* [What is required] When you reach the line holding "SHOW ME THE", please begin to restate the lines word for word and continue through the last one in the material, excluding pictures.

* [Data section]
----

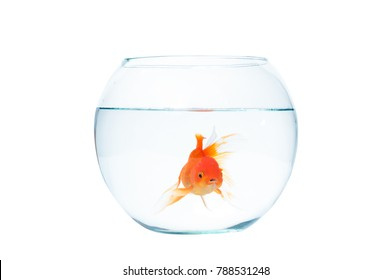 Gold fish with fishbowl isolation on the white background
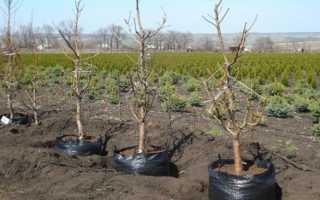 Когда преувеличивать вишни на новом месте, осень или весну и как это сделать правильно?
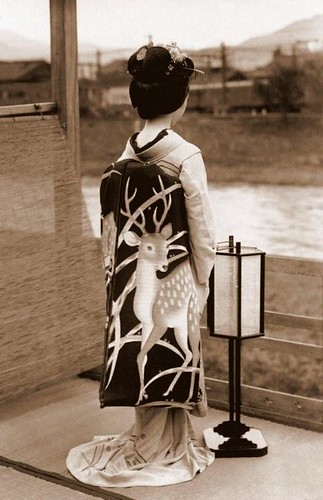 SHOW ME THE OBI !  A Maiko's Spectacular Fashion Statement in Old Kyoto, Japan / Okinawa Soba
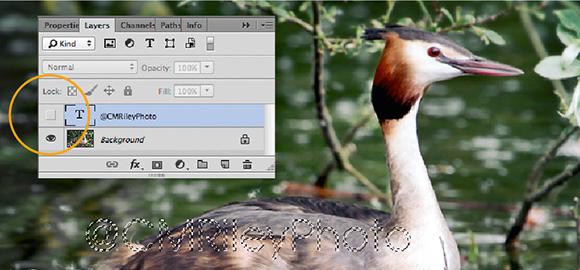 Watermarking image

----

* [Written answer]
 SHOW ME THE OBI !  A Maiko's Spectacular Fashion Statement in Old Kyoto, Japan / Okinawa Soba
 Watermarking image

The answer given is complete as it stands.